Image: Immunophenotyping of cells from samples lysed and stained via a manual or an automated process delivers similar cell counts, however the automated process provides greater reproducibility. The flow cytometry data exemplifies the results for an automatically processed sample. Image courtesy of Miltenyi Biotec.
Within this same comparative analysis, the researchers at Miltenyi Biotec also demonstrated that reproducibility could be improved by using the company’s recombinant REAfinity™ antibodies in place of hybridoma-derived equivalents. “These afford higher lot-to-lot consistency than traditional antibodies,” says Fleischer, “and since they are mutated at the Fc region to abolish any background binding to FcγRs, tedious and costly Fc receptor blocking steps can be eliminated from the staining protocol.”

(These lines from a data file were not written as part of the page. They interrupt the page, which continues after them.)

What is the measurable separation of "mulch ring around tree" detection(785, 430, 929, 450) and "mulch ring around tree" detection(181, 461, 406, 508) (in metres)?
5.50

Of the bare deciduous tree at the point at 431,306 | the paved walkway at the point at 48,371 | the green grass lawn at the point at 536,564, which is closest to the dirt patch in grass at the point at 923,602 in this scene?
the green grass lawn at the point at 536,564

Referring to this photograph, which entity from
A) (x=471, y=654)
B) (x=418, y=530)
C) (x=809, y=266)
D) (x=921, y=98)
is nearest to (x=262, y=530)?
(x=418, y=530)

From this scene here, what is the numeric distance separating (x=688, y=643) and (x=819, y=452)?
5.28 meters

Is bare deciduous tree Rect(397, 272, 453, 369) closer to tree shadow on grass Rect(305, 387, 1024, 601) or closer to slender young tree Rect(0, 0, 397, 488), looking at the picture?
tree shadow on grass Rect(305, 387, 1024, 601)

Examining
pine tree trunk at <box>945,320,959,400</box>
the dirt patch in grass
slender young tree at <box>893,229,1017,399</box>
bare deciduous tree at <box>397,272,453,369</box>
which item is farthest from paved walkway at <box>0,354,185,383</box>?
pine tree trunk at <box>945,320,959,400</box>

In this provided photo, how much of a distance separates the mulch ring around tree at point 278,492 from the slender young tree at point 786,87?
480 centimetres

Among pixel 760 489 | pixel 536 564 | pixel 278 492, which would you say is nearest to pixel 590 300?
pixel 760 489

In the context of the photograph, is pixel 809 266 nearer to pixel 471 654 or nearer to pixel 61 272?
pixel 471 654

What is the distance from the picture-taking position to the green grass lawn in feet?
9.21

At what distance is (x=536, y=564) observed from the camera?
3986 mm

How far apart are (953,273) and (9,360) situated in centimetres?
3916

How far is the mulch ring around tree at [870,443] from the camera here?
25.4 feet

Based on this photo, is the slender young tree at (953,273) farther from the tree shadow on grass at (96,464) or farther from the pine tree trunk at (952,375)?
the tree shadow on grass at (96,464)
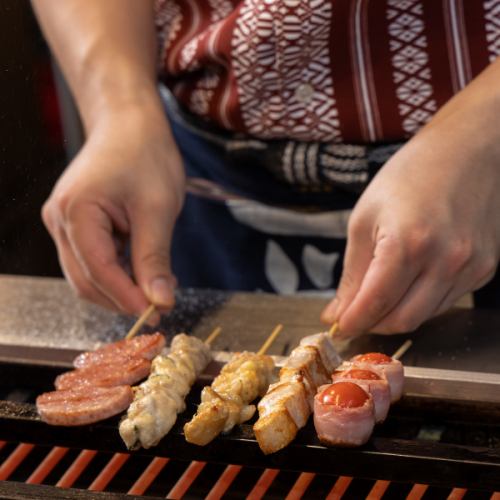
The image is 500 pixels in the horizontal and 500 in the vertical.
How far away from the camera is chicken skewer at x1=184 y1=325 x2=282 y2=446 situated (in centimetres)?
133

According to Stall, the number of reagents available to the research community for immunophenotyping is increasing daily. “We used to consider NKT cells a singular population, yet over 25 sub-populations have now been identified,” he says. “As new markers are identified, the limitation in many cases is the ability to make high-quality binding reagents to detect these. As one means of addressing this, researchers are exploring new technologies to generate alternative binding molecules, for example aptamers, for immunophenotyping applications.”
Continued advancements in immunophenotyping reagents and technologies are crucial, Blundell explains. “Immunophenotyping allows real-time tracking and efficacy of novel immunotherapies, such as CAR-T cell therapy, to be assessed. It is also useful in evaluating iPS cell differentiation and manipulation and therefore suitable for potential therapies. Yet another expanding area of research is the immunophenotyping of different sample types like exosomes. Immunophenotypic profiling will be of huge importance to the future of precision medicine where specific treatments can be tailored to the individual.”